Oct. 26 (Bloomberg) -- Japan’s consumer prices fell for a fifth month in September amid speculation the Bank of Japan will revise down inflation forecasts next week as it struggles to end deflation and spur growth.
Prices excluding fresh food declined 0.1 percent from a year earlier, the statistics bureau reported in Tokyo today. The median of 27 estimates in a Bloomberg News survey was for a 0.2 percent drop.
Today’s data fuel political pressure on the BOJ to expand monetary easing at a meeting on Oct. 30, as the world’s third-biggest economy risks contracting and a stand-off in parliament restrains fiscal measures. The government may announce limited support steps today after Finance Minister Koriki Jojima said last week that cabinet may authorize the use of reserve funds.
“We will probably have to wait until fiscal 2015 to see the end of deflation,” said Yoshimasa Maruyama, chief economist at Itochu Corp. in Tokyo. “Japan’s economy is weakening and it warrants further easing by the BOJ.”
Energy costs limited overall price falls, Maruyama said.
The yen traded at 80.21 per dollar at 9:03 a.m. in Tokyo after earlier touching 80.38, the weakest since June 25. It has lost 1.1 percent this week, poised for the biggest five-day slide since the period ended Aug. 17.

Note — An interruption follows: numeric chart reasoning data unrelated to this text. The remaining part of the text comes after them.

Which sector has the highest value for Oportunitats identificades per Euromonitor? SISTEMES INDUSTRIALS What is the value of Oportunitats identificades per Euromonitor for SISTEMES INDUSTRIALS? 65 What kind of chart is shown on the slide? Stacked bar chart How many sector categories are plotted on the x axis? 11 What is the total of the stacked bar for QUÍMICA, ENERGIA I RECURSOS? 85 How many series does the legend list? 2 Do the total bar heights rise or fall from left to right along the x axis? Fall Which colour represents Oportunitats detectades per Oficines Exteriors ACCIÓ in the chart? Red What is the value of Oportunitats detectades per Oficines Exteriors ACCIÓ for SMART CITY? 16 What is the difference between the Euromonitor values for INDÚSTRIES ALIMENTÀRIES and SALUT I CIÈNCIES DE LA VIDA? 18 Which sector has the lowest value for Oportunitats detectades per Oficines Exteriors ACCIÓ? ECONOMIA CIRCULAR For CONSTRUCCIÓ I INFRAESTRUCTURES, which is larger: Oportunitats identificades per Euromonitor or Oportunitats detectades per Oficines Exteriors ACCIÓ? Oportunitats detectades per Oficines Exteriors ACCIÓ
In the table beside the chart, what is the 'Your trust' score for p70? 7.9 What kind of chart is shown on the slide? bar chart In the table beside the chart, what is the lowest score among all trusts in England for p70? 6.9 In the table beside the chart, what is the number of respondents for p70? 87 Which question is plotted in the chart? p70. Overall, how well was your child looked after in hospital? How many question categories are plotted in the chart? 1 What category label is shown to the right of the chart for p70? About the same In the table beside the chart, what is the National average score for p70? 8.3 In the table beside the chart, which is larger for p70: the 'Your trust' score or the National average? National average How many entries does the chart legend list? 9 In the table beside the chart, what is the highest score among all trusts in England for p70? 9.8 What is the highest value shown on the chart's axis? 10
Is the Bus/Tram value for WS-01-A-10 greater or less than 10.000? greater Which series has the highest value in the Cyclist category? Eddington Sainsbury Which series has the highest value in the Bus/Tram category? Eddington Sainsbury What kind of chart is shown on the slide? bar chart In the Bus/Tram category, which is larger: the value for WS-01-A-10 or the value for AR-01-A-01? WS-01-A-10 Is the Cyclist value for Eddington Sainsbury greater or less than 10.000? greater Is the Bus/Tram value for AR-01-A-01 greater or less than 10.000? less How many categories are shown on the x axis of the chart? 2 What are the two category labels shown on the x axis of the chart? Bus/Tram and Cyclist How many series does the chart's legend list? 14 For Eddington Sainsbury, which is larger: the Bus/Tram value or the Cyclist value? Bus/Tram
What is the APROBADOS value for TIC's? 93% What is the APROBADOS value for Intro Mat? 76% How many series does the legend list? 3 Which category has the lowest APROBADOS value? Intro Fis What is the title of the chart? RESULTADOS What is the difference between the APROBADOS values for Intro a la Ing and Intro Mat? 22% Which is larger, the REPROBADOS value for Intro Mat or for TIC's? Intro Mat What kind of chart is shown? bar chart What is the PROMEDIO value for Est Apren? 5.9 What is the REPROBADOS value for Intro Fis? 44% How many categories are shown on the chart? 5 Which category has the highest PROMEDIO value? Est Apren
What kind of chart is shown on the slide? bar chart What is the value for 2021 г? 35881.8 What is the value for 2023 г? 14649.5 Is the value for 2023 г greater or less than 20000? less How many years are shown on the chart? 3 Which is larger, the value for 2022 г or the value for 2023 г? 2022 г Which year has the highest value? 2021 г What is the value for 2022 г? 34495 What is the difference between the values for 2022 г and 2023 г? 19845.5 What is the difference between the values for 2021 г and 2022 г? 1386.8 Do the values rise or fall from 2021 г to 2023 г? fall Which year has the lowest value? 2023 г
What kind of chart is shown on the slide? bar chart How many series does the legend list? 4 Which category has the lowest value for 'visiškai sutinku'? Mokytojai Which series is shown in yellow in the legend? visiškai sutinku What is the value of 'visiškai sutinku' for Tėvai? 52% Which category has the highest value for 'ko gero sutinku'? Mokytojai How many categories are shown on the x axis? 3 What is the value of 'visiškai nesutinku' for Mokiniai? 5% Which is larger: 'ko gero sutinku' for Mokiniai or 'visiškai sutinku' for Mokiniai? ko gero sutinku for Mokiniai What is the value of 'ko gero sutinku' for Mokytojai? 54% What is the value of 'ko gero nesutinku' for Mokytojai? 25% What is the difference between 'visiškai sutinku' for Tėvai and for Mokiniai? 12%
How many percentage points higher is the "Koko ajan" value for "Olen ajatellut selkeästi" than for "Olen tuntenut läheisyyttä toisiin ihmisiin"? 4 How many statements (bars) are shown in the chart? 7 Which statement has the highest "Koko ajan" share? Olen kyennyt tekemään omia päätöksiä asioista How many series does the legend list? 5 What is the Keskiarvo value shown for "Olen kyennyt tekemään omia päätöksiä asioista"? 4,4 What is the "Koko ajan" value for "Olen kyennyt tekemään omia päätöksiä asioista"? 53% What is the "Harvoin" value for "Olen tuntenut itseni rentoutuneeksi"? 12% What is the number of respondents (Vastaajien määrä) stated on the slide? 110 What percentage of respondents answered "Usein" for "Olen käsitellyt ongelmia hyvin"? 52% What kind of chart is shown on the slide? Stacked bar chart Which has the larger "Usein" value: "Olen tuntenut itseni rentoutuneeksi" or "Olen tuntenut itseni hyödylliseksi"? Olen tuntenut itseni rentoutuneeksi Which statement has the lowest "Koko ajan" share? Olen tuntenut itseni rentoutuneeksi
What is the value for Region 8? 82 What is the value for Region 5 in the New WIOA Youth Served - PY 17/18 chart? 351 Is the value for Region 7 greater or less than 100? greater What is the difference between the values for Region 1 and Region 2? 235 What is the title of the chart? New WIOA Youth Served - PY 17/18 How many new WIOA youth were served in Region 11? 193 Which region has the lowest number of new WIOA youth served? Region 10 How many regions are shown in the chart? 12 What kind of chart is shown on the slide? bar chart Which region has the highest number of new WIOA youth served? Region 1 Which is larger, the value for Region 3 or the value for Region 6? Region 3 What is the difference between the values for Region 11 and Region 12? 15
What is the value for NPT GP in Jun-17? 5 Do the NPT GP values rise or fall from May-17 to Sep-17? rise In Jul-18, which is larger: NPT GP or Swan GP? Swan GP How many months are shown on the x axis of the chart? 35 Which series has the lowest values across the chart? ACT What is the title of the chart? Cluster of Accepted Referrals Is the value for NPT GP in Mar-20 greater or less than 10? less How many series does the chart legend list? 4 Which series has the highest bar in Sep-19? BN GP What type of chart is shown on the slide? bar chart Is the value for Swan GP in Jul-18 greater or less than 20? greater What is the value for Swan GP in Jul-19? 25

The central bank is likely to forecast next week that it will not achieve its 1 percent inflation goal in fiscal 2014, according to people familiar with the matter.
Some lawmakers see the central bank’s actions as insufficient. Shinzo Abe, leader of the main opposition Liberal Democratic Party, has called for a 3 percent inflation target, while Economy Minister Seiji Maehara is pressing for more easing to spur growth and defeat deflation. This month he became the first minister to attend a BOJ meeting in nearly a decade, according to the bank.
The opposition’s refusal to approve a bill that would allow borrowing to cover this year’s budget deficit is limiting room for fiscal maneuver to revive an economy hit by plummeting exports amid a territorial spat with China. Jojima said last week that the government will run out of money by the end of November without the bill’s passage.
The Ministry of Finance will meet with so-called primary dealers of the government’s debt today to discuss the delayed passage of a deficit-financing bill and its impact on the bond market.
The central bank meets next week after holding off on Oct. 5 from expanding its 55-trillion yen ($686 billion) asset-purchase fund, its main policy tool amid near-zero interest rates.
“The BOJ will want to avoid being seen as lacking policies to reach its 1 percent inflation goal” if the forecast for fiscal 2014 is lower than 1 percent, Naohiko Baba, chief economist at Goldman Sachs Group Inc. in Tokyo and former Bank of Japan analyst, wrote Oct. 24 in an e-mailed report.